I actually just ordered a 5x5 recently and today I got an e-mail with a title, "UPS Ship Notification, Tracking Number xxxxxxxxxxxx", and a body including, "This message was sent to you at the request of VERDES INNOVATIONS S.A to notify you that the electronic shipment information below has been transmitted to UPS..."


----------



## zeroxorxdiexskater (May 19, 2009)

wow i just got that email not too long ago but i hadnt checked it at all today.
anyway so its been 5 days since processing and its still in greece...............grr


----------



## Poke (May 19, 2009)

Lot of orders lately... Why get angry after 5 days? I am usually happy with 2 weeks. Just forget about it and it will arrive quicker. One of Murphy's laws, I think.


----------



## zeroxorxdiexskater (May 19, 2009)

im not really mad about it being 5 days i just thought it had already been shipped and close by now, just a disappointment


----------



## Thieflordz5 (May 22, 2009)

Yeah, they should email you something with the tracking number...
I hope mine arrive soon... I want to get them before school is over for me...


----------



## Neo63 (May 22, 2009)

zeroxorxdiexskater said:


> im not really mad about it being 5 days i just thought it had already been shipped and close by now, just a disappointment



yeah same happened to me, but still, a week of shipping isnt that bad


----------



## jcuber (May 22, 2009)

I got a tracking number, and I expect it to arrive the 26th.


----------



## Nuceria (May 24, 2009)

it took an annoyingly long time for them to ship it, but once they did, i got an email from ups saying that it would be here the 26th as well.


----------



## SnappleXXL (May 24, 2009)

I ordered a v-cube , once your order has been shipped you get a ups tracking number email. Keep that.


----------



## byu (May 25, 2009)

I ordered Thursday, it's been 4 days and they haven't shipped a tracking number yet? Is this something to worry about?


----------



## daeyoungyoon (May 25, 2009)

byu said:


> I ordered Thursday, it's been 4 days and they haven't shipped a tracking number yet? Is this something to worry about?



I ordered Weds :confused:

Edit: I guess they have a lot of orders so it will take some time?


----------



## byu (May 25, 2009)

Yeah, the sale means that there's a lot of orders.

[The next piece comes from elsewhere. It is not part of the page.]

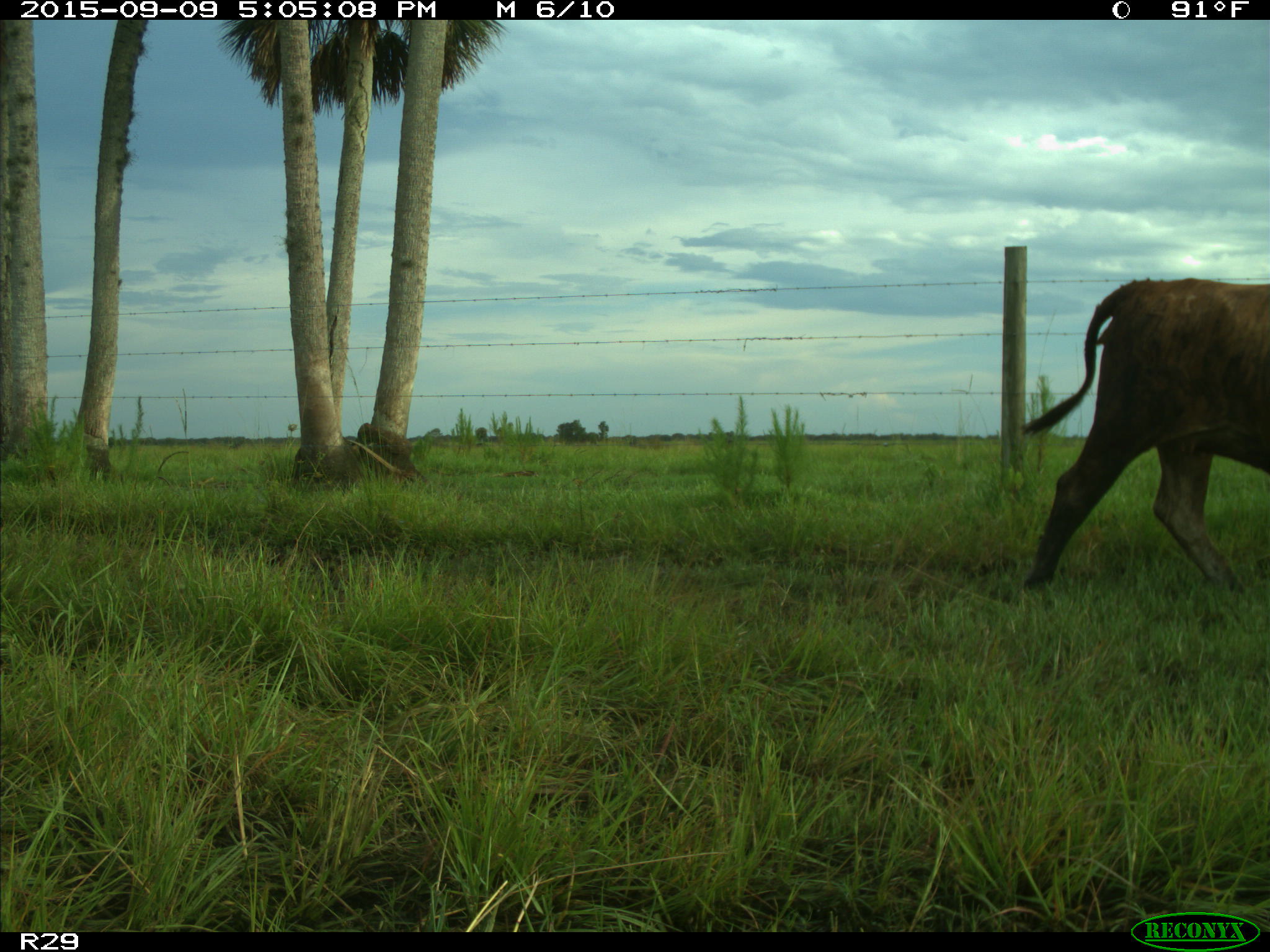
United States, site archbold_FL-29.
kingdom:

But giving it 8 days, we have:

Friday, Saturday, Monday(Maybe?), Tuesday, Wednesday, Thursday, Friday, Saturday

So if it doesn't arrive by Saturday, I'll get worried.


----------



## daeyoungyoon (May 26, 2009)

Just got my tracking number  it says may 29th!! can't wait lol

@byu
I'm guessing you should be getting yours soon if you already haven't since you ordered a day after me.

EDIT: Weird.....on my email it says 29th but on the ups site tracking information, it says 28th.


----------



## byu (May 26, 2009)

Got the tracking number! Will arrive Monday June 1st


----------



## V-te (Sep 10, 2009)

I still need mine... Grr....=/=/


----------



## LNZ (Sep 10, 2009)

I have ordered two V-Cubes, a V5 and V7.

V7: Took 11 days. V5: Took 7 days.

Shipping from Greece to Australia.


----------